Given records:
┄┄┄┄┄┄┄┄┄┄┄┄┄┄┄┄┄┄┄┄

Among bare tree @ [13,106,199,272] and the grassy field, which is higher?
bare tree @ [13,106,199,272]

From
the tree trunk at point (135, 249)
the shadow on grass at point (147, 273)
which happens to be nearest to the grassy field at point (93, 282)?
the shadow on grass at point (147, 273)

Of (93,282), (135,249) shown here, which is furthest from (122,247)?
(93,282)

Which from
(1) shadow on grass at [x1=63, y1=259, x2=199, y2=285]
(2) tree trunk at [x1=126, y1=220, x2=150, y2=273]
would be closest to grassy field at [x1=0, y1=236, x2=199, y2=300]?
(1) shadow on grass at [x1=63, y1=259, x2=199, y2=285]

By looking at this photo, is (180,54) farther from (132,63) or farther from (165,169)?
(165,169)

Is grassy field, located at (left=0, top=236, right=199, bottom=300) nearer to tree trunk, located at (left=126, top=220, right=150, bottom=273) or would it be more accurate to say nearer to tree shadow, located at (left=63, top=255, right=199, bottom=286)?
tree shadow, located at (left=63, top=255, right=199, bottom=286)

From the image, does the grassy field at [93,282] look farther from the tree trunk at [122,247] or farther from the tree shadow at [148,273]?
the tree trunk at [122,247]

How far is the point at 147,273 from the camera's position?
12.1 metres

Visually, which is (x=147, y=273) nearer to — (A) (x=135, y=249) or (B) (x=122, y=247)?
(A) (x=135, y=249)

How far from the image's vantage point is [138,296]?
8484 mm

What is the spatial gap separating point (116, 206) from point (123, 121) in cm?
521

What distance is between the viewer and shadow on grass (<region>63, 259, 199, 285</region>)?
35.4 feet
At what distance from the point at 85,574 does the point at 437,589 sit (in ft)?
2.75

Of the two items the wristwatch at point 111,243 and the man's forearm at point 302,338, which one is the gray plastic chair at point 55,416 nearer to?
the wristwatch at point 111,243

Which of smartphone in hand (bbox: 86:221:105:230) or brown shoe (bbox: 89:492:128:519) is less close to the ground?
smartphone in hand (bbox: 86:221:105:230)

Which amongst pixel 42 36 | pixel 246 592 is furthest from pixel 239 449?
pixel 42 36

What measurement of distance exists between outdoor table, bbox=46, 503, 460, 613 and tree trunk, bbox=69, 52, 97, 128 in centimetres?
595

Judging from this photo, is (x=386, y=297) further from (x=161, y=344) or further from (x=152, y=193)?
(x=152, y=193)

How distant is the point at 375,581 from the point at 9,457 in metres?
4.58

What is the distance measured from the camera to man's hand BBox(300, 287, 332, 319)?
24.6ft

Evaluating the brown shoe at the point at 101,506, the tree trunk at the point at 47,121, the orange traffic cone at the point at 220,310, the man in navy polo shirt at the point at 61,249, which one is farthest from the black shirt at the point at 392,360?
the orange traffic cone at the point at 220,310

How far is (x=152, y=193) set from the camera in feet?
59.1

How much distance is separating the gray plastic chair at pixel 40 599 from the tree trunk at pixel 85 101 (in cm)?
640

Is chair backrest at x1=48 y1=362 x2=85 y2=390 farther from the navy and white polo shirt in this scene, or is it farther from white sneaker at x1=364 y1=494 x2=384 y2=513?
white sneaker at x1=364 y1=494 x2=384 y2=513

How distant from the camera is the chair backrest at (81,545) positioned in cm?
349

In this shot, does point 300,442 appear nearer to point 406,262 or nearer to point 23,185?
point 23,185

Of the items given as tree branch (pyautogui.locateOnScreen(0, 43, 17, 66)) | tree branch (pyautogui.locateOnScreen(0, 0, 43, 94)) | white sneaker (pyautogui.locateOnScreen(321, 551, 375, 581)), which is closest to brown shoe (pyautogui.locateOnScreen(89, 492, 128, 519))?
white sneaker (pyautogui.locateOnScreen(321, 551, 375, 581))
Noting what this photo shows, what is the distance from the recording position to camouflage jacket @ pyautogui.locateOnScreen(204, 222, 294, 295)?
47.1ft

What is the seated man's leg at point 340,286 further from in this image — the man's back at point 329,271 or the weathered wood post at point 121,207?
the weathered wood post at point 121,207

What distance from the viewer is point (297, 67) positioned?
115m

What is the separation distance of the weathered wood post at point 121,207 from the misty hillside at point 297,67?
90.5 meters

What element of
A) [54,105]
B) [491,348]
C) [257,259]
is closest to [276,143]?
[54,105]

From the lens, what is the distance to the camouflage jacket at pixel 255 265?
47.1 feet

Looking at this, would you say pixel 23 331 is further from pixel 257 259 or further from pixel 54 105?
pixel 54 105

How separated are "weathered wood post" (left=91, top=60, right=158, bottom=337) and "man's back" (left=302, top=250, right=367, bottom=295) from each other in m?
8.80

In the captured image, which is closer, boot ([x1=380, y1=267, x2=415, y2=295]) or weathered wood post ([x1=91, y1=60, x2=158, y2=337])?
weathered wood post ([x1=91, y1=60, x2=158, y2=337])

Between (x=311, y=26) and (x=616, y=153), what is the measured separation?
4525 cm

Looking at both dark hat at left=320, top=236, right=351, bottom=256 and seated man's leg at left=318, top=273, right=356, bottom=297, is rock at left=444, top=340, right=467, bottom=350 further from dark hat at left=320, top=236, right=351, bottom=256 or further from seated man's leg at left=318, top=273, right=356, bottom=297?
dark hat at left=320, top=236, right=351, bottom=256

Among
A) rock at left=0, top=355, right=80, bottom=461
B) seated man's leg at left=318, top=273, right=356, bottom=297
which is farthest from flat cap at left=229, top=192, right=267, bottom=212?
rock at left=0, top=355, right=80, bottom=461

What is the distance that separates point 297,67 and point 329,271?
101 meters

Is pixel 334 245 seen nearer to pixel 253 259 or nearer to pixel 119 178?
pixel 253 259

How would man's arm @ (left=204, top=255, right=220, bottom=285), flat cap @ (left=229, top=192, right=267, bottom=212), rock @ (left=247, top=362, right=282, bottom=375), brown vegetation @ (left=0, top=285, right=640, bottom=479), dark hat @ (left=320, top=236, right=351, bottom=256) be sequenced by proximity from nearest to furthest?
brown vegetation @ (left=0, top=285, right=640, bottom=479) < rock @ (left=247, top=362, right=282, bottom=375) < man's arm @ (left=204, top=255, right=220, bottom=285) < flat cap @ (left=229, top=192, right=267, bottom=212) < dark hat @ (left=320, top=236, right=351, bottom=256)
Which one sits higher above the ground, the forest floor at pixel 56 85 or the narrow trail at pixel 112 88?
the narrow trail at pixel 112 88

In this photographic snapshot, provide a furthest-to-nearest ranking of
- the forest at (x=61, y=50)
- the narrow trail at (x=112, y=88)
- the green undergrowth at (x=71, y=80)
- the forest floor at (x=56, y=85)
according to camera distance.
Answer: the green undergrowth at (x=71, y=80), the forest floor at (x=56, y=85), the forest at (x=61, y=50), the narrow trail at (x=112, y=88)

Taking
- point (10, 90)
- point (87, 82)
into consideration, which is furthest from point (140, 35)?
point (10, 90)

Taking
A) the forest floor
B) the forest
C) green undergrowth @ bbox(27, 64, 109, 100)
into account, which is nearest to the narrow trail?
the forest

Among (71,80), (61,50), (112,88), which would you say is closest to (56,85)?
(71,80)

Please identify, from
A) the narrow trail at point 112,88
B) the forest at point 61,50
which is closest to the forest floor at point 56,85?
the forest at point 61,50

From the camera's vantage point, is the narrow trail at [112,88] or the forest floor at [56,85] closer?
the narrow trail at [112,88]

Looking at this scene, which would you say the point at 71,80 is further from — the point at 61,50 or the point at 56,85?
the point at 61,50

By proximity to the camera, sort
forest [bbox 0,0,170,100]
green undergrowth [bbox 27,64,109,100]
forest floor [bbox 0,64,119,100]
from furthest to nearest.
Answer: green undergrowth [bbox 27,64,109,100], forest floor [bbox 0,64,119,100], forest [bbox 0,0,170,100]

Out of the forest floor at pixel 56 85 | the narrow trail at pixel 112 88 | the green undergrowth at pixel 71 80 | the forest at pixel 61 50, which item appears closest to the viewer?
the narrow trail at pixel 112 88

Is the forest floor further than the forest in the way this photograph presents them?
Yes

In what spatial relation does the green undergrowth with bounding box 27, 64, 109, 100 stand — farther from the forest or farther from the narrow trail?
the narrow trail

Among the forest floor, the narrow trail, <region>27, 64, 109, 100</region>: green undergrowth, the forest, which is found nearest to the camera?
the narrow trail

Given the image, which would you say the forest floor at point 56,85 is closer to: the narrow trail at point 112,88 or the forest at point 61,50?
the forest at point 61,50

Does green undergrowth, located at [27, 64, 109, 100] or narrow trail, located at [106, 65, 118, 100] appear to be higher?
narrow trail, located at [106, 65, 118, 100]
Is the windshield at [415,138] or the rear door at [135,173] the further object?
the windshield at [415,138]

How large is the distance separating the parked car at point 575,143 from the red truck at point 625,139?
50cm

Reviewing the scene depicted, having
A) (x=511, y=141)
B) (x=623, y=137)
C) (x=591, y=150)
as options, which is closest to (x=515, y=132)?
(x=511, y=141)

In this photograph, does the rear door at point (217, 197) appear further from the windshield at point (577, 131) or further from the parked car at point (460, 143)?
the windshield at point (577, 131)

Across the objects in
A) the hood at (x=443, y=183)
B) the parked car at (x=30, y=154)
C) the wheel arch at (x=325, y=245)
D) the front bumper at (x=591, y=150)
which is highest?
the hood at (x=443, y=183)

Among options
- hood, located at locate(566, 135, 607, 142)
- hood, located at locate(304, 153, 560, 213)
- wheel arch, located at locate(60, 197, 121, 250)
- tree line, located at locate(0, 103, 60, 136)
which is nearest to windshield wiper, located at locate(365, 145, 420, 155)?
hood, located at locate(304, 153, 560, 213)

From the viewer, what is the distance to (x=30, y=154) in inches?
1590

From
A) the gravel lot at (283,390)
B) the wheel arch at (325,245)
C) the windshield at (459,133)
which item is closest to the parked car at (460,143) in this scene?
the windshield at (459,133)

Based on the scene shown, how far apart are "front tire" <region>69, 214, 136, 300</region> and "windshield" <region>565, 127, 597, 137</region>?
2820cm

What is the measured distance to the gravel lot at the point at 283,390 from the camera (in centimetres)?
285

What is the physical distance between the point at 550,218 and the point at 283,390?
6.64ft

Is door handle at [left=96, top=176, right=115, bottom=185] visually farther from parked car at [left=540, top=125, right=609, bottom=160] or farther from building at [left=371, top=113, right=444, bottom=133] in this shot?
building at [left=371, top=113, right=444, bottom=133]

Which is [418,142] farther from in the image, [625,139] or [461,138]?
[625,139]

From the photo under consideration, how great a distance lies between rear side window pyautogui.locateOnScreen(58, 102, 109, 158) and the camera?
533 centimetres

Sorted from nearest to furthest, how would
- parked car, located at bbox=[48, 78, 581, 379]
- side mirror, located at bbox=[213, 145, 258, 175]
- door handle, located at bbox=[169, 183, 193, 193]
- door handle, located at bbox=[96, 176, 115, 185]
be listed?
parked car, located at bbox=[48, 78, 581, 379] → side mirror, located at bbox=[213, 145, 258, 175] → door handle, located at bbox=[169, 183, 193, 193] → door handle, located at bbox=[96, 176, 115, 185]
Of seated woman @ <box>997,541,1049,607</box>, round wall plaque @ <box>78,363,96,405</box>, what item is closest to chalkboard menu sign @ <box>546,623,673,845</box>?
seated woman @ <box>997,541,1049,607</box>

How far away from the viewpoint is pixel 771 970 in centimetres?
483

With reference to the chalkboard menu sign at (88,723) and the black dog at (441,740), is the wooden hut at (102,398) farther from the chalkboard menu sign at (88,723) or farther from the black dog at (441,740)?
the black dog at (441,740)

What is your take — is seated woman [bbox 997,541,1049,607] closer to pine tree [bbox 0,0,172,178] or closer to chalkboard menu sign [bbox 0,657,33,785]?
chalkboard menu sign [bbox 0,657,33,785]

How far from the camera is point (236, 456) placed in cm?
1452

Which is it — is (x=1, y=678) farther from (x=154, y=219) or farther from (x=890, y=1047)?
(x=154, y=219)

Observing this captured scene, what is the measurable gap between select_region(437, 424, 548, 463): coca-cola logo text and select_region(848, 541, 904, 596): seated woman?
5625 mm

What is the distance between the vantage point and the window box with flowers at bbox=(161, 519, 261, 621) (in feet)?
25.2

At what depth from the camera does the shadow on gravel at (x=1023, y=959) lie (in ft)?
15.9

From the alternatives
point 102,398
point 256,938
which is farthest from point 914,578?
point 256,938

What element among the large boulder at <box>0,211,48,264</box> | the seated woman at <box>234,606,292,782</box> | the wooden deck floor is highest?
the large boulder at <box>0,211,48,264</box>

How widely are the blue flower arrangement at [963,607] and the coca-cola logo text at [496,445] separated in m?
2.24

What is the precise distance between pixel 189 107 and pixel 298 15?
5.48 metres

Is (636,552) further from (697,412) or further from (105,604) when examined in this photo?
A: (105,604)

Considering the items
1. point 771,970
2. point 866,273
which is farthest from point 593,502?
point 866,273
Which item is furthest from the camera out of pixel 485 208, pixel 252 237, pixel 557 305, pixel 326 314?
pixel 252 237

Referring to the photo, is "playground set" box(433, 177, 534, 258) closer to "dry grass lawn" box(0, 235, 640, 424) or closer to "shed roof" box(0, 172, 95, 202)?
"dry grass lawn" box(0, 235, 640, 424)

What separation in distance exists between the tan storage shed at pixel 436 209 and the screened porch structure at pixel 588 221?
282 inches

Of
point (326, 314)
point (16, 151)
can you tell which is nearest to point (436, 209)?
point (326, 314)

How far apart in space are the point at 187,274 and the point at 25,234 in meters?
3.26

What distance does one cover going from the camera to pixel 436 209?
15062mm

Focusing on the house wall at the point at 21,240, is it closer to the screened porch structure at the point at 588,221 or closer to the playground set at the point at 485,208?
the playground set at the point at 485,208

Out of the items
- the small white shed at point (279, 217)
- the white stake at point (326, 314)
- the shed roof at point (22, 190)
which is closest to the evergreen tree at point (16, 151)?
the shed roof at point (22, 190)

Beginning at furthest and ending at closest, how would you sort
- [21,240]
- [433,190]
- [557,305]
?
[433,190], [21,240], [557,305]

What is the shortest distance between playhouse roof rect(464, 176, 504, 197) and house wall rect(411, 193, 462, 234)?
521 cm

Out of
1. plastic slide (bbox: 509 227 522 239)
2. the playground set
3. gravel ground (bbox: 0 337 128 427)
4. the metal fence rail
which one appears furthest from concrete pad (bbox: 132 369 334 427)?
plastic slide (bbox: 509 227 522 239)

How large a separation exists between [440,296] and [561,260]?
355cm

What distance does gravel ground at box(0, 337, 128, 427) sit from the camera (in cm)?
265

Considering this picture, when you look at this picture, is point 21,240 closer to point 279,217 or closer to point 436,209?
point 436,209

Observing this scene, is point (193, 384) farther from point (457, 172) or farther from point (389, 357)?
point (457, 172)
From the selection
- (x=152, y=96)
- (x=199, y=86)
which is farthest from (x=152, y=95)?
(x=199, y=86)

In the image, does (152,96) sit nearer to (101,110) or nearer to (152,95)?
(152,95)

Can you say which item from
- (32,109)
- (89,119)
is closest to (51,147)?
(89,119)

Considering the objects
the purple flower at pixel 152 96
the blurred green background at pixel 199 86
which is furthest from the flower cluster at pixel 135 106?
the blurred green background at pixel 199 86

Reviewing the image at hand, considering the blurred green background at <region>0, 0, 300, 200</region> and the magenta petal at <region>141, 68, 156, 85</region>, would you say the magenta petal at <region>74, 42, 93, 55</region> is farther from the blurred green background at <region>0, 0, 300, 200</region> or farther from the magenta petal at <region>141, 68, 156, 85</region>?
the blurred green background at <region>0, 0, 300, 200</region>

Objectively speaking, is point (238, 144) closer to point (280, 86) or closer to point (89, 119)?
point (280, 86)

┄┄┄┄┄┄┄┄┄┄┄┄┄┄┄┄┄┄┄┄

Copy only this span: the line that contains "How large a", the last line, and every line between them.

Solution for this exercise:
How large a separation exists between [440,296] and [561,260]?
355cm

What distance does gravel ground at box(0, 337, 128, 427) sit from the camera (in cm)?
265

Considering this picture, when you look at this picture, is point 21,240 closer to point 279,217 or closer to point 436,209?
point 436,209

Observing this scene, is point (193, 384) farther from point (457, 172) or farther from point (389, 357)?
point (457, 172)
From the selection
- (x=152, y=96)
- (x=199, y=86)
which is farthest from (x=152, y=95)?
(x=199, y=86)

In the image, does (152,96) sit nearer to (101,110) or nearer to (152,95)?
(152,95)

Can you say which item from
- (32,109)
- (89,119)
is closest to (51,147)?
(89,119)

Considering the objects
the purple flower at pixel 152 96
the blurred green background at pixel 199 86
which is furthest from the flower cluster at pixel 135 106?
the blurred green background at pixel 199 86

Reviewing the image at hand, considering the blurred green background at <region>0, 0, 300, 200</region> and the magenta petal at <region>141, 68, 156, 85</region>, would you say the magenta petal at <region>74, 42, 93, 55</region> is farther from the blurred green background at <region>0, 0, 300, 200</region> or farther from the magenta petal at <region>141, 68, 156, 85</region>?
the blurred green background at <region>0, 0, 300, 200</region>

Objectively speaking, is point (238, 144) closer to point (280, 86) or closer to point (89, 119)?
point (280, 86)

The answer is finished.